一部を見ると角張ったプレートの塊ですが、少し離れて見るときれいな球体になっていることがわかります。MOCでよく見かける表現方法です。

 

 

積分

積分式はウェッジパーツ、曲面パーツの湾曲、ヒンジパーツやテクニックパーツで生み出した傾斜など活用して既存パーツにない角度を表現する方法です。

 数学的にうまい説明は思いつきませんでした。曲面を接線の集合体による多角形と捉え直すといったこじつけは出来ますが、積分の対比と考えたほうが素直かと思います。

 東大レゴ部の球体の対比として、LEGO IDEASで見かけた微分式のサッカーボールを紹介します。

f:id:nagani:20190930001246j:plain

LEGO IDEAS - Product Ideas - Classic Soccer Ball

球体の直径の違いもありますが、積分式と比べて滑らかさが格段に向上していることが見て取れます。しかしヒンジやペグで特殊な角度をもたせると1箇所のみの接続になることが多々あるので注意が必要です。微妙な傾きを付けるためにスターウォーズの公式製品で頻繁に使われている印象です。

 

 

イリーガル

第3の表現方法です。

小さなパーツを大量に繋げた際に各パーツ間の隙間の影響で発生するたわみ歪みを利用して曲面を表現します。あるいはパーツ同士を完全には接続せず、少し浮かせることで微妙な角度をもたせます。

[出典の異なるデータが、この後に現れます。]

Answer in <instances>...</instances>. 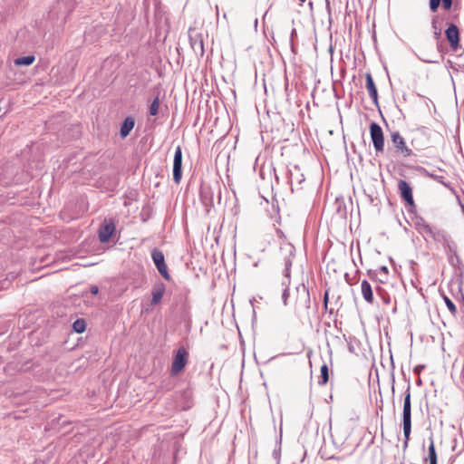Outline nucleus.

こういった本来想定されていない接続強度上問題がある「イリーガルビルド」を用いた表現は、当然ですがMOCでしか使われません。

 

 

※個人の見解

図面のあるモノの再現に限って言えば、個人的には微分式が好きです。一部のビルダーが懸念するように、3Dモデルを自動で積分式に変換するようなプログラムが登場した場合、そのプログラムで作られた作品はビルダーのものと言えるのか? プログラムに代替されにくい微分式を追求したいと思っています。

もちろん図面との正確性が必要ないデフォルメ再現やオリジナル作品の場合は積分式も使いますし、むしろ積分式のほうが好みです。

f:id:nagani:20190930003828j:plain f:id:nagani:20190930003842j:plain f:id:nagani:20190930003922j:plain

レゴランドイカカニ、イセエビを積分式で作りましたが、記憶を頼りに基本ブロックで表現していくのはとても楽しいものです。